Rare specialist for common complaint

Pain specialist Nick Penney. PHOTO: SUPPLIED
Pain specialist Nick Penney. PHOTO: SUPPLIED
Someone who feels your pain more than most is Queenstown pain specialist Nick Penney.

Penney, who helped write New Zealand’s clinical practice guidelines on acute low back pain in 1997, recently joined Fiona Laryn’s Laryn Allied Health, and now splits his time between this clinic and one in Christchurch.

Laryn says "pain specialists are exceedingly rare in NZ, so having one based in Queenstown, or even Otago, is a significant advancement for our local community’s healthcare".

Penney says people often ask for a scan to prove where their pain’s coming from, "and we go, ‘well, actually no, pain is the condition"’.

"It’s just taking a while to be recognised as its own kind of specialist area."

He says, considering more than 600million people in the world are estimated to suffer from persistent pain, chronic pain was only given its own disease classification by the World Health Organisation two years ago.

He takes what he calls a bio-psycho-social approach to pain management.

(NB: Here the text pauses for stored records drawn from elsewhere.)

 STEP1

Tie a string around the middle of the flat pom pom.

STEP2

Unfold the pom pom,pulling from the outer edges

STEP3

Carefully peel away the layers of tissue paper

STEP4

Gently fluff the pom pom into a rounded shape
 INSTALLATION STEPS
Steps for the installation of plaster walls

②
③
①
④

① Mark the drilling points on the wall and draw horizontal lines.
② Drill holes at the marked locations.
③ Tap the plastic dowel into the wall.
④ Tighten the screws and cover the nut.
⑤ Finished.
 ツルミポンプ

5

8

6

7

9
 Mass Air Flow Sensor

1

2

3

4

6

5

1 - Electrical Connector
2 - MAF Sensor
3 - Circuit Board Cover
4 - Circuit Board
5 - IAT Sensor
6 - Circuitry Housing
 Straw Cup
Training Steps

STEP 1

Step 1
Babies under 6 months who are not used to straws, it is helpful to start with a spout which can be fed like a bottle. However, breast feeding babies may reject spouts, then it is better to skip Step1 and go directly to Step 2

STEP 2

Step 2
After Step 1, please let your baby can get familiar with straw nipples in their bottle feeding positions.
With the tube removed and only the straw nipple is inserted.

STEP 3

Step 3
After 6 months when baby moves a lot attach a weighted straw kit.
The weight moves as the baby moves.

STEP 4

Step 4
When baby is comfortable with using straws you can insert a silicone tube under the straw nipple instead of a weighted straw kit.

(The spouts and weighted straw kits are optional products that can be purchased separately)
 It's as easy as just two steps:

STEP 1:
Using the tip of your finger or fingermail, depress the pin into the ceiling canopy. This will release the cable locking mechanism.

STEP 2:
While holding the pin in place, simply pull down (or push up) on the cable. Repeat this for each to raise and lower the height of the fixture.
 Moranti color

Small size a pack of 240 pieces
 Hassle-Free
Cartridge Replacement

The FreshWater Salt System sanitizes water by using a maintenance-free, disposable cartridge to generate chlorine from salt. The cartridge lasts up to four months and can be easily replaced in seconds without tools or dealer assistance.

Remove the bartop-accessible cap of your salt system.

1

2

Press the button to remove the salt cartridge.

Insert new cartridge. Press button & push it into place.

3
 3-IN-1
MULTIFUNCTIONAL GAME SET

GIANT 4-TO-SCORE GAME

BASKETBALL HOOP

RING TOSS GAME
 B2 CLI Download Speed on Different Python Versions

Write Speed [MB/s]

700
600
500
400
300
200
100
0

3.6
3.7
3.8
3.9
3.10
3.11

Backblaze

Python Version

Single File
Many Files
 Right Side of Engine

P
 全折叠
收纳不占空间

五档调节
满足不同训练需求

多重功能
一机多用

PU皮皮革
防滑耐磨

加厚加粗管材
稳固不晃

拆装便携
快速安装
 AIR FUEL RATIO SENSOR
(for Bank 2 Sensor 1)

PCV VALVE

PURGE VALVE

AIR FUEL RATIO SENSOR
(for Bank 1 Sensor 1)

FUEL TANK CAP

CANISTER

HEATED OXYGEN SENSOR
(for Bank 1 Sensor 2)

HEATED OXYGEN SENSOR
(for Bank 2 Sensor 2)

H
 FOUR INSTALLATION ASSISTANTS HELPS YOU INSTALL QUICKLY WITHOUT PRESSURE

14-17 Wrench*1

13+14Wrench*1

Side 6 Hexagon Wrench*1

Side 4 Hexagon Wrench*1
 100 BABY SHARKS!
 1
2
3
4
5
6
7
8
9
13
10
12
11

That reflects the physical aspects of pain, such as injury, trauma or inflammation, psychological factors, like depression, which can amplify the sensation of pain and prevent recovery, and how our social environment plays a role in how we perceive and cope with pain.

Pain, Penney adds, is best defined by how long we’ve experienced it, than by how severe it is.

"The terms acute, sub-acute and chronic pain define how long the pain has been present."

Each classification needs a different approach, he notes.

And, for those interested, he says low back pain contributes about 50% of all chronic pain cases.